Reported The Hindu on July 11, 2016, “The Nagaland government is in the process of banning the use of dog meat as food in the State and directives have been issued to the Urban Local Bodies [town councils] to this effect. The state cabinet has not yet taken any decision on the matter,” The Hindu qualified, “but the government, through a letter issued by Joint Secretary Obangla Jamir,
has asked the Joint Director of Directorate of Municipal Affairs,” one A. Zanbemo Ngullie, to issue an order to all the Urban Local Bodies to give wide publicity to care for animals and also to issue an order to stop capture of dogs for the purpose of slaughter and meat.”
No one was actually ordered to do anything
The letter, however, turned out to have merely been forwarded to 23 administrators of municipal and town councils more than two months earlier, on May 3, 2016, unaccompanied by “any direct order” obliging the recipients to actually do anything.
“Soon after we released the video,” Humane Society of the U.S. president Kitty Block on July 6, 2020 blogged of the 2016 campaign, “we wrote to the Nagaland chief minister urging the government to implement the ban on dog meat consumption, patrol trade routes and shut down markets. We also launched an online petition calling on the authorities to enforce the dog meat ban immediately. Over the years we have helped rescue more than 150 dogs from this trade in India and placed them into loving homes with the support of local partners,” Block said.

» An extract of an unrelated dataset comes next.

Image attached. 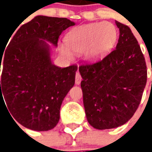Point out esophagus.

Dogs caught locally, not brought from afar
Block was at the time president of Humane Society International, ascending to the presidency of HSUS itself two years later.
Without mentioning that nothing whatever ultimately came of the 2016 effort, Block suggested that the Tamjen Toy promise of a dog meat ban “would end the terrible suffering of approximately 30,000 dogs who are smuggled each year into Nagaland from around India, most of them stray dogs and stolen pets.”
Block had apparently neither consulted a map, nor realized that dogs are scarcely in such short supply anywhere in eastern India as to make long-haul transport “from around India” practical or profitable.
“We must be very vigilant”
Dog-eating in Nagaland next surfaced as an issue in January 2017, when two Nagaland Armed Police constables, Vihuto Awomi and Vi Toho, reportedly were disciplined for allegedly cooking cats, dogs, and a monkey captured from the streets of Delhi in the Central Police Radio Training Institute kitchen.
Again, as often in the past, western Indian animal advocates responded with generalized outrage against Nagas, while Nagas in Nagaland appeared to pay no attention.
Concluded Azam Siddiqui, of Temjen Toy’s pledge, “What now needs to be seen is how this ban is expected to play on ground. Forcing a tradition to end just like that by a government ban would certainly generate a huge backlash, so we must be very vigilant, continue our investigations, and be observant of new games and tricks by the dog trade mafia.”